I'm probably asking for too much as usual, but if anyone sees any boots that are 1. cute 2. double wide-width 3. not animal products 4. good on ice 5. less than $75, 6. without heels, well...

SCREAM MY NAME! DO SOMETHING! LET ME KNOW! I'm a terrible shopper.


----------



## cherylharrell (Jan 1, 2010)

I need to know too. I'd like to get some more boots and I'd take a double wide in them...


----------



## goofy girl (Jan 1, 2010)

activistfatgirl said:


> I'm probably asking for too much as usual, but if anyone sees any boots that are 1. cute 2. double wide-width 3. not animal products 4. good on ice 5. less than $75, 6. without heels, well...
> 
> SCREAM MY NAME! DO SOMETHING! LET ME KNOW! I'm a terrible shopper.



HEY AFG!!!!!!

These aren't flat flat flat, but there's not really a heel ...if that makes sense

These are kind of cute!

I know it says "suede" but the description says synthetic

Also cute


----------



## activistfatgirl (Jan 1, 2010)

* Provided data:
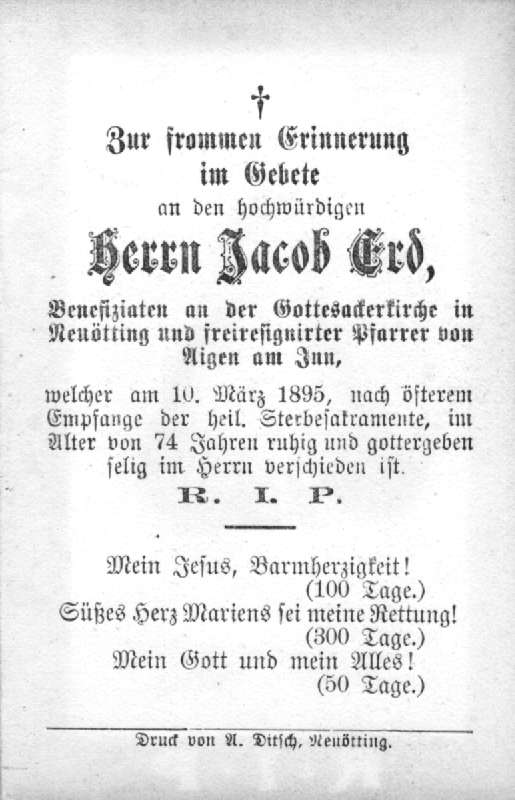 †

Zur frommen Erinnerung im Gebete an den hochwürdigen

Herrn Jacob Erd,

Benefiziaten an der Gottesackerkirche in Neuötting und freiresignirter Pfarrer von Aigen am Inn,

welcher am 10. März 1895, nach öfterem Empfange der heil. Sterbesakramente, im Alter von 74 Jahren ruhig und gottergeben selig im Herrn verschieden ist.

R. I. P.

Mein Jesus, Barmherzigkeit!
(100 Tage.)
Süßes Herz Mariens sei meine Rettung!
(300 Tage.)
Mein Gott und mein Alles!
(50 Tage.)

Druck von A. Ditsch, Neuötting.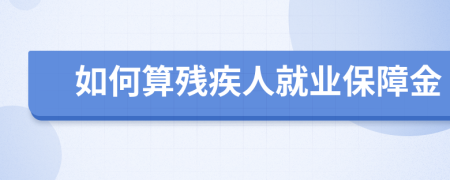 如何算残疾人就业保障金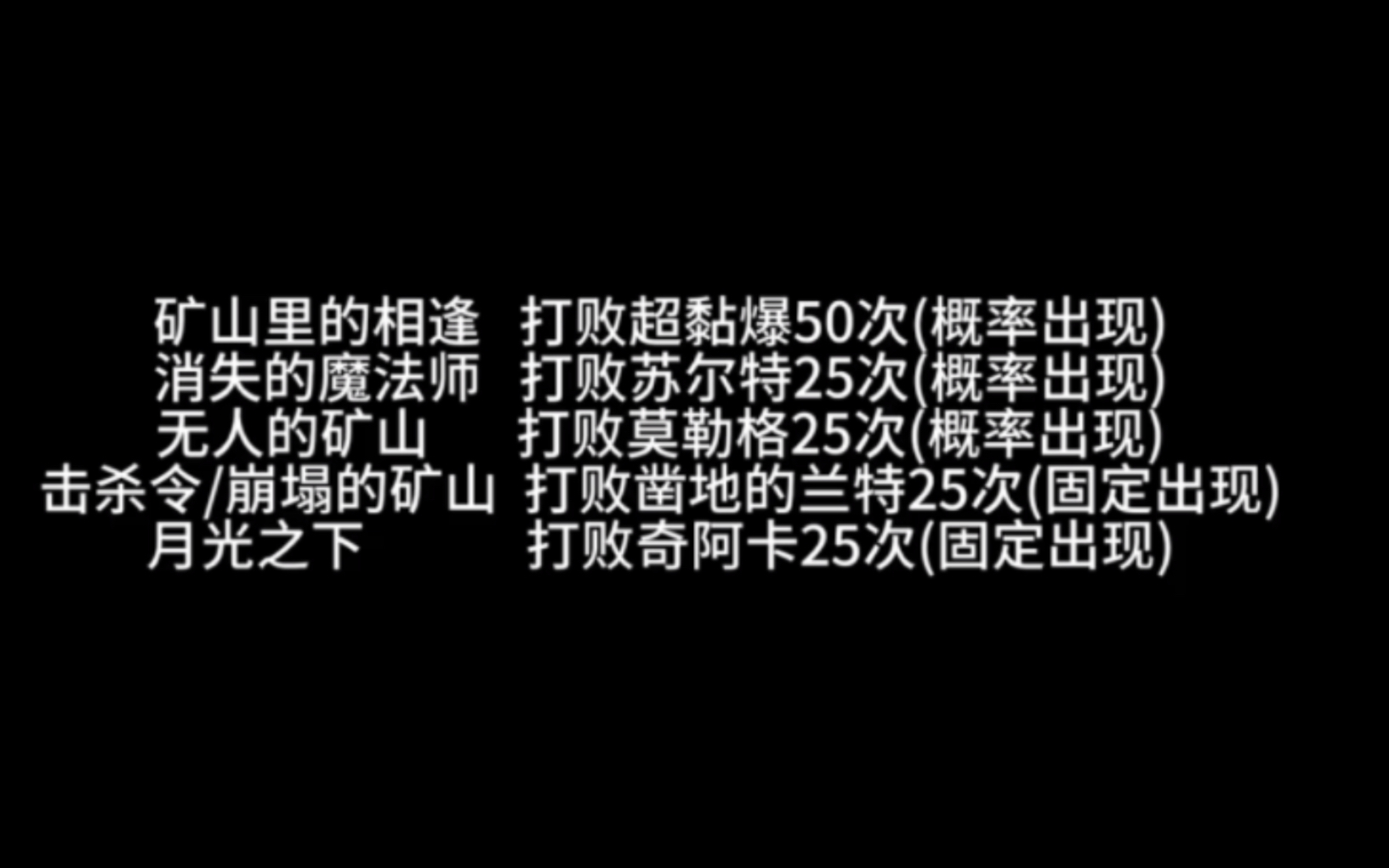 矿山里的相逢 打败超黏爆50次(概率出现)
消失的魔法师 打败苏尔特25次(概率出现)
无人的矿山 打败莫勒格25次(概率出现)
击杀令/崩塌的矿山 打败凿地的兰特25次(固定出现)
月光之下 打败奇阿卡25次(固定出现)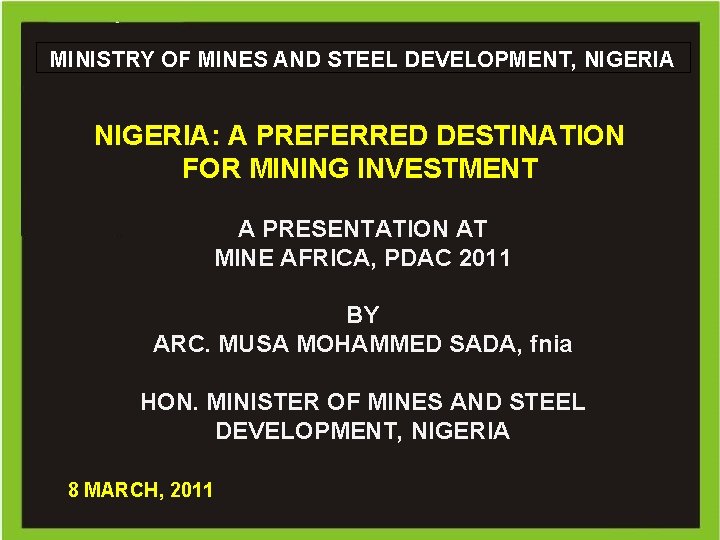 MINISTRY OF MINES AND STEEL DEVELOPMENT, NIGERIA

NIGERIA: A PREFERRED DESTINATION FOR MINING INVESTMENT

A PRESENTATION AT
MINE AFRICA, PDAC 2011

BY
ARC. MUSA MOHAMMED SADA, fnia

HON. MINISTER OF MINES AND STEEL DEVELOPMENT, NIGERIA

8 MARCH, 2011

* Tasks to complete:
**A.** In the boot thread, what are the six requirements for the boots that the opening post lists?
**B.** Please continue the boot thread from the point where it stops.
The listing is separate material and has no connection to the boot thread.

* Expected results:
**A.**
1. cute
2. double wide-width
3. not animal products
4. good on ice
5. less than $75
6. without heels

**B.**
Hey goof! Those are cute, but I'm super serious about NO heel. It just makes me feel...like I'm walking on an awkward clump and my butt is too perky. 

You led me around Amazon a bit from those links, I think there are some good options. G-d bless the internet. And you!


----------



## cherylharrell (Jan 2, 2010)

Those are nice. Wish I could afford them. I found these in Carol Wright. I got them in black and have now ordered a pair in brown:

http://www.carolwrightgifts.com/Shoes-Slippers/Womens-Shoes/Ladies-Corduroy-Boots/70965.cfm






I dunno if they will work for what you want being their corduroy. I hope to get some scotchgard and scotchgard them so the weather won't ruin them. At $7.49 the price was right...


----------



## UrbanSugar (Jan 4, 2010)

I own a pair of the knit uggs, the whole boot stretches so fitting my calf wasn't difficult, they are super comfy also....if you like the shorter look you can also fold them down...so cute and versatile. The only thing is they are knit hence they aren't snow/rain resistant...I lovee these boots. I've had knock offs before but they never last very long for me, so this was a good investment, ok enough babbling but i <3 my uggs :wubu: can't wait to buy more!

http://www.uggaustralia.com/ProductDetails.aspx?gID=w&productID=5819&model=Classic+Cardy


----------



## thatgirl08 (Jan 4, 2010)

Those are adorable! I need to find something good for snow & ice though.. the weather here, ugh :/


----------



## toni (Jan 5, 2010)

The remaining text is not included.